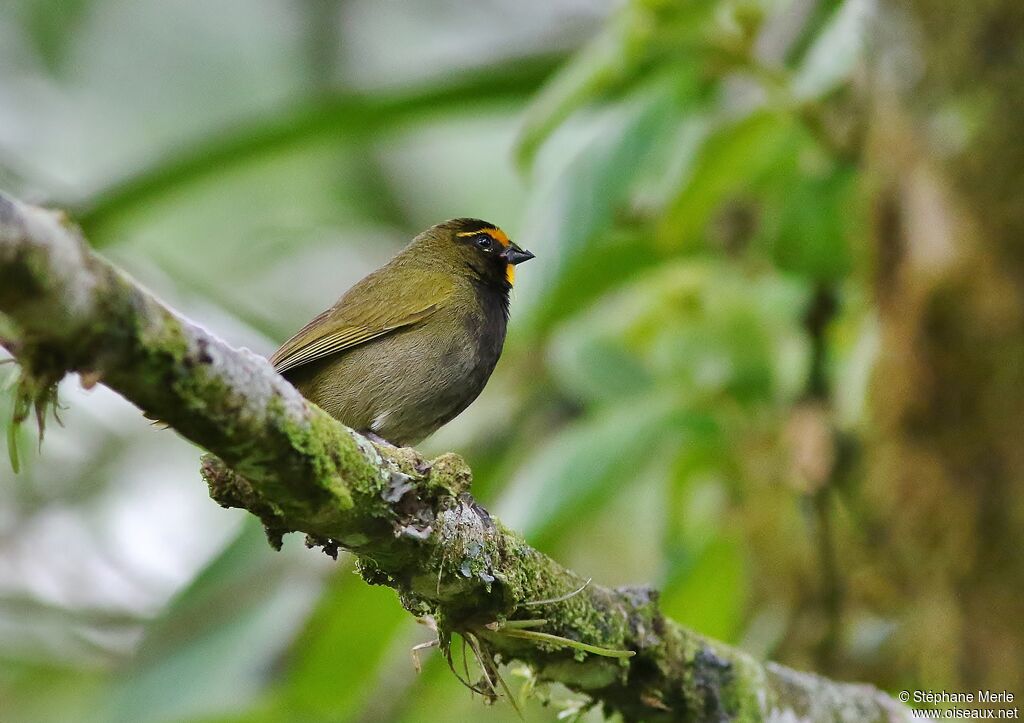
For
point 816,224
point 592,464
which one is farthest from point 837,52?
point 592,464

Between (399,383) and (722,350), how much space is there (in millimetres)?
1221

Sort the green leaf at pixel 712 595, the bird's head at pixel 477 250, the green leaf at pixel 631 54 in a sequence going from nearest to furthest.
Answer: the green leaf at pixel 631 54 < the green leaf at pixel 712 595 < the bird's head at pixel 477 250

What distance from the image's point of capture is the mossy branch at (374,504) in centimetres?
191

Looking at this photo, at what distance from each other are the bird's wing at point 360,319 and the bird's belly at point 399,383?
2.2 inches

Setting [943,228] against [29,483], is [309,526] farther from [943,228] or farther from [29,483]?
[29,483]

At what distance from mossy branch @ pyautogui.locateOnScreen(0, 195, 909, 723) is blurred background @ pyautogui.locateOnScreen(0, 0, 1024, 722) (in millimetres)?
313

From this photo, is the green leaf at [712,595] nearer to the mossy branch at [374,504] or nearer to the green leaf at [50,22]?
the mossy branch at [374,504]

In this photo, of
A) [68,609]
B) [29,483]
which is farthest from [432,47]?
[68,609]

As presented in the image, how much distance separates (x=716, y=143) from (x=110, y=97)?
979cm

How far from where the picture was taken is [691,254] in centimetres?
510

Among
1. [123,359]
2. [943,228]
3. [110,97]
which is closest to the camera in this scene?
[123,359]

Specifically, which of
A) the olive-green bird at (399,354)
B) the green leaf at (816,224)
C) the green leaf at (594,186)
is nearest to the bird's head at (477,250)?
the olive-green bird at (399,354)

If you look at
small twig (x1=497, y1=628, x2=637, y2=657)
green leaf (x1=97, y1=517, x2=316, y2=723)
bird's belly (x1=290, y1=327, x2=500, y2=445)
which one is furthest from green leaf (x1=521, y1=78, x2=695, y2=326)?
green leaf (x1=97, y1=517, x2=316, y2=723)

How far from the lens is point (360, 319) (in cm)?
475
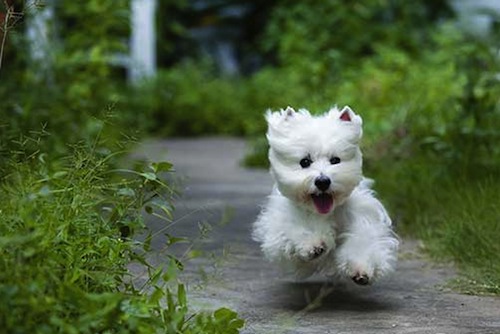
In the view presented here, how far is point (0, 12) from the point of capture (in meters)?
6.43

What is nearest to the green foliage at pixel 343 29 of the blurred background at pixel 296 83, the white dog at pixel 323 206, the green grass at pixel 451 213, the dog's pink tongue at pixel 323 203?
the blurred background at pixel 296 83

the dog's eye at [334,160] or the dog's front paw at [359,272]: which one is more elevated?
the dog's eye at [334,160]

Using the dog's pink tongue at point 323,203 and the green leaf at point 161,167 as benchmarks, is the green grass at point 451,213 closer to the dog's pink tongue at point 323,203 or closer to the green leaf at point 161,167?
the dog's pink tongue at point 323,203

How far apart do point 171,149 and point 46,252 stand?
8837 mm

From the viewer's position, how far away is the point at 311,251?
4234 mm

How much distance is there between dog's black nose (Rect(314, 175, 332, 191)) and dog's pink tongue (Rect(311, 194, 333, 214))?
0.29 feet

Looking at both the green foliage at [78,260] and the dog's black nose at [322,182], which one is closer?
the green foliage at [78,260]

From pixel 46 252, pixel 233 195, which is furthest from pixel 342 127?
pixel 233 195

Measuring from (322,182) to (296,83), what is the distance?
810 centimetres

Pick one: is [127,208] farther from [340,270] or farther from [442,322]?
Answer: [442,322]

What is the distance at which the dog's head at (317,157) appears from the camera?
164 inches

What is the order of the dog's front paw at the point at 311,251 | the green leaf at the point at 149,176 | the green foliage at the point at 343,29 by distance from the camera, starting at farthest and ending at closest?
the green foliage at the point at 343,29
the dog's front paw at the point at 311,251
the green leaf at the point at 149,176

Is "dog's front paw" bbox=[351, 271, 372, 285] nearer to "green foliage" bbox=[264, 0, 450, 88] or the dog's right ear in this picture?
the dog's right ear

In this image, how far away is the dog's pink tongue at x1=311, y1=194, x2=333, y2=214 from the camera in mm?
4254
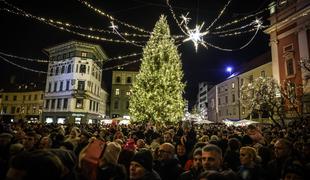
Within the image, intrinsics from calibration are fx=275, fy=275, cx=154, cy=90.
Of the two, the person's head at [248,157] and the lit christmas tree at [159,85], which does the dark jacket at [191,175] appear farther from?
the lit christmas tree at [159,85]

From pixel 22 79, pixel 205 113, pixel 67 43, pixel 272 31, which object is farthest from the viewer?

────

Work to be completed:
Output the span from the line with "From pixel 46" through the last line of the data, inclusive and exact, and omit every picture.

Completed task:
From pixel 46 252, pixel 233 195, which is furthest from pixel 342 127?
pixel 233 195

Measuring from (322,182) to (296,83), what is the distance?
810 centimetres

Pick one: is [127,208] farther from [340,270] or farther from [442,322]?
Answer: [442,322]

What is the distance at which the dog's head at (317,157) appears from the camera?
164 inches

What is the order of the dog's front paw at the point at 311,251 | the green leaf at the point at 149,176 | the green foliage at the point at 343,29 by distance from the camera, starting at farthest and ending at closest?
the green foliage at the point at 343,29
the dog's front paw at the point at 311,251
the green leaf at the point at 149,176

Is "dog's front paw" bbox=[351, 271, 372, 285] nearer to "green foliage" bbox=[264, 0, 450, 88] or the dog's right ear in this picture?
the dog's right ear

In this image, how far away is the dog's pink tongue at x1=311, y1=194, x2=333, y2=214 from the camera in mm?
4254
Within the image, intrinsics from calibration are fx=275, fy=275, cx=154, cy=90.
Of the two, the person's head at [248,157] and the lit christmas tree at [159,85], which does the dark jacket at [191,175] appear farther from?
the lit christmas tree at [159,85]

From pixel 22 79, pixel 205 113, pixel 67 43, pixel 272 31, which object is farthest from the viewer?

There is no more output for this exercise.